All of that going on in Fine Gael is down to Labour Party TDs and Ministers pushing Fine Gael on this.
As part of that, if Labour, their coalition partner, were to antagonise Fine Gael by supporting Clare Daly’s Bill and breaking with the Expert Group route, Fine Gael will not trust Labour and then there never will be any legislation because Fine Gael will not support it.
I also would like you to consider the way in which Dáil seats are divided up in this Dáil. Each seat in the Dáil is worth one vote.
Labour have 37 seats in the Dáil.
Fine Gael have 74 seats in the Dáil.
Fianna Fáil have 19 seats.
Sinn Féin have 14 seats.
Independents have 20 seats.
ULA have 4 seats.
The Ceann Comhairle has one vote – this vote is cast only in the event
of a tie.
If Fine Gael seats (ie, votes) are left out of the equation, there are not enough TDs who will support legislating for the X case. A number of the FF and Independent TDs are very pro-life – some will vote against legislating and others will simply not show up to vote at all.
Just 27 votes supported Clare Daly’s Bill last night. Even if all the Labour TDs had supported it, it still would have failed to pass.
In other words, for X case legislation to be passed without question in the Dáil, Fine Gael AND Labour are needed to support X case legislation when it comes down to a vote on in the Dáil because they have the most seats, and therefore, the most votes.
Fine Gael control Dáil Éirean and Labour supporting legislation alone will not get that legislation voted through.
Fine Gael are required.Over the next couple of weeks, there will be a debate on the Expert Group report. After that, the Government will decide what steps to take. I
am confident that there will be legislation on the X case and that it will happen within the next two or three months.
Sean Kenny TD
28th November is the full moon and there will be a lunar eclipse, it will also be one month from when Savita Halappanavar died in hospital in Galway.
That same day a bill to legislate for the X Case is tabled to be debated and discussed. Claire Daly as part of the ULA is bringing the bill forward and it will do what is needed.
Unfortunately despite it being a good bill and legally sound it is most likely it will be voted down by the government parties.
Who will not want to legislate someone else’s bill, who want to drawn out the process and will stall and then grudgingly create their own bill months later.
The Labour party does want to legislate as soon as possible but they are tied in coalition with the very conservative Fine Gael and even if there was a free vote in the Dáil the bill can not pass with out Fine Gael votes to support it.
So they are playing party politics with women’s lives.
Reporter Oonagh Murphy reported on the excerpts of the report from the Expert group set up to review the X Case ruling.
It seems that the expert group reports back that the options are to put in place guidelines, legislation or regulations.
Guidelines, which can be put in place quickly can be easily amended but they would have no legal force behind them and would not meet the recommendations of the EU court of human rights.
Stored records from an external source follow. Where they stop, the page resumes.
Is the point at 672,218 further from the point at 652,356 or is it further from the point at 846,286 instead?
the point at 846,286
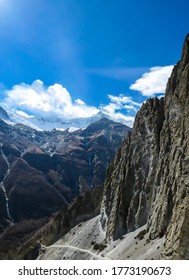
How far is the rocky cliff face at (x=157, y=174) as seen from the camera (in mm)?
59938

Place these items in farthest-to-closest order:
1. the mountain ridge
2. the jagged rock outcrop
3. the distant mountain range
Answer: the jagged rock outcrop, the mountain ridge, the distant mountain range

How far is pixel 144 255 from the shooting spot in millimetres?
84562

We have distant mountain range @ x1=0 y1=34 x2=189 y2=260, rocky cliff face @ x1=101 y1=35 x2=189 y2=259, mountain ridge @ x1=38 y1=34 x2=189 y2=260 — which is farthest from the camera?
mountain ridge @ x1=38 y1=34 x2=189 y2=260

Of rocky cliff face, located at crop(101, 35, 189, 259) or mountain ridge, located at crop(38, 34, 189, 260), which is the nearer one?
rocky cliff face, located at crop(101, 35, 189, 259)

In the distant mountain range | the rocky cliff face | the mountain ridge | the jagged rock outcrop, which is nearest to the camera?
the rocky cliff face

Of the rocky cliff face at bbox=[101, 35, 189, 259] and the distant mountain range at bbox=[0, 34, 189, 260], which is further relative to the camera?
the distant mountain range at bbox=[0, 34, 189, 260]

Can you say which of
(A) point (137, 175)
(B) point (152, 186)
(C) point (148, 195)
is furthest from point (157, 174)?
(A) point (137, 175)

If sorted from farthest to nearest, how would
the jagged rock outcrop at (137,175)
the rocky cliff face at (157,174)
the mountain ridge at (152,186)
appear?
the jagged rock outcrop at (137,175) → the mountain ridge at (152,186) → the rocky cliff face at (157,174)

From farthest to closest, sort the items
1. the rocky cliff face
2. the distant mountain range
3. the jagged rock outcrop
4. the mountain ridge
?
the jagged rock outcrop < the mountain ridge < the distant mountain range < the rocky cliff face

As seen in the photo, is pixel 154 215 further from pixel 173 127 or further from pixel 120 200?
pixel 120 200

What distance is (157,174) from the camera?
10831 cm

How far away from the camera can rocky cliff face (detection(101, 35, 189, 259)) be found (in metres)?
59.9

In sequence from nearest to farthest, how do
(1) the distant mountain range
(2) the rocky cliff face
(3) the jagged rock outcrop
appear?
(2) the rocky cliff face → (1) the distant mountain range → (3) the jagged rock outcrop
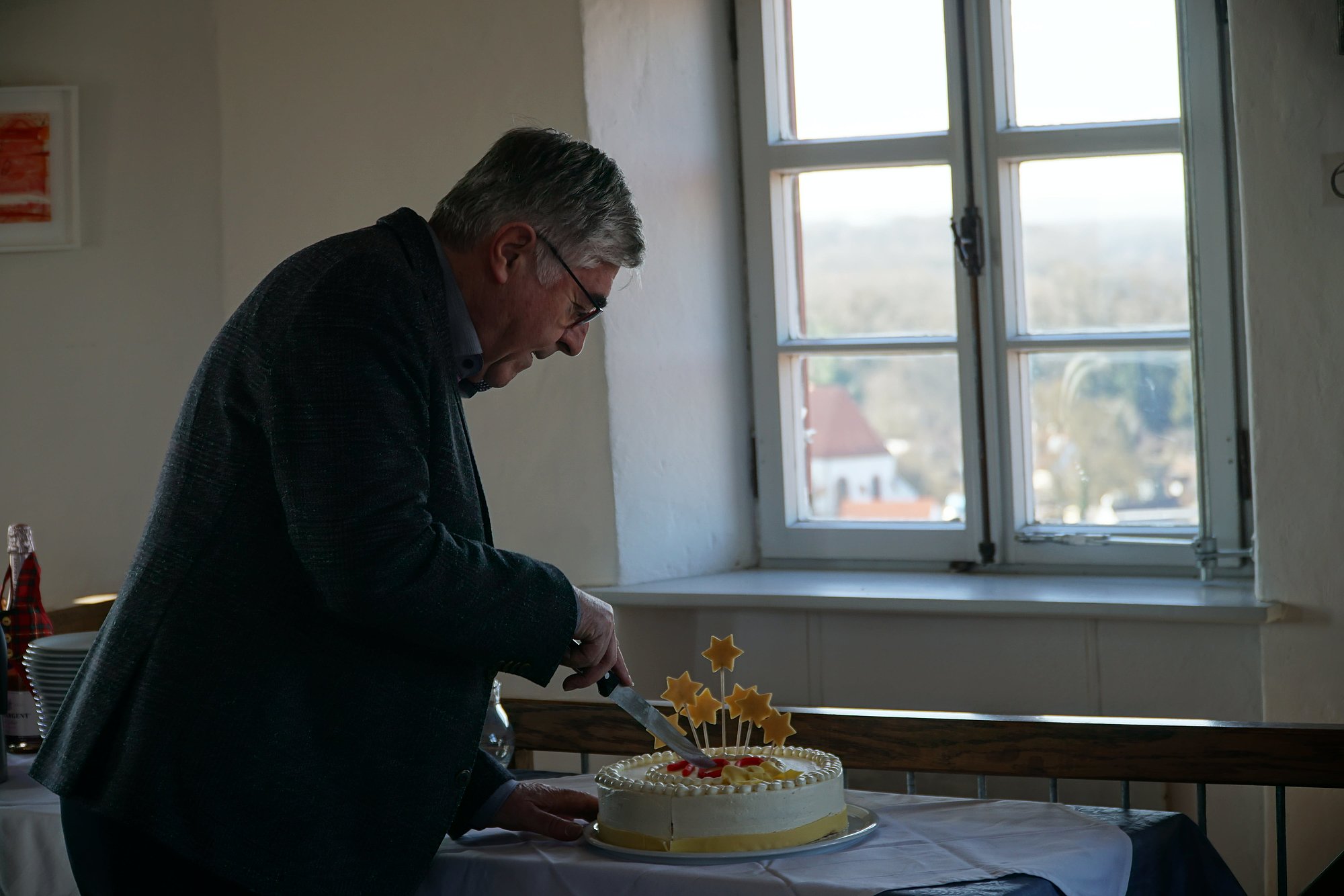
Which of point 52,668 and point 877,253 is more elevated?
point 877,253

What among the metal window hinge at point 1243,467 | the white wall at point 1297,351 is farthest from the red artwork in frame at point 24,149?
the metal window hinge at point 1243,467

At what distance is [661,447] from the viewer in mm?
2836

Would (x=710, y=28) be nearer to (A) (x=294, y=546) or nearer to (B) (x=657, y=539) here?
(B) (x=657, y=539)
Legislation would meet the recommendations of the EU courts of human rights, but it will mean time spent drawing them up, time spent debating for it to be passed. Legislation will take more time and has a lack of flexibility in the future as medical advances are made.
Regulations in conjunction with legislation may offer flexibility but will have to be backed with legislation which will allow the regulations to be changed as needed.
It was also reported that the X Case only deals with the risk to the life of the woman rather then the risk to health and as a result cases like those of Savita may not be covered by anything which the government put in place.
Tuesday the 27th of November has been given for the publication of the report.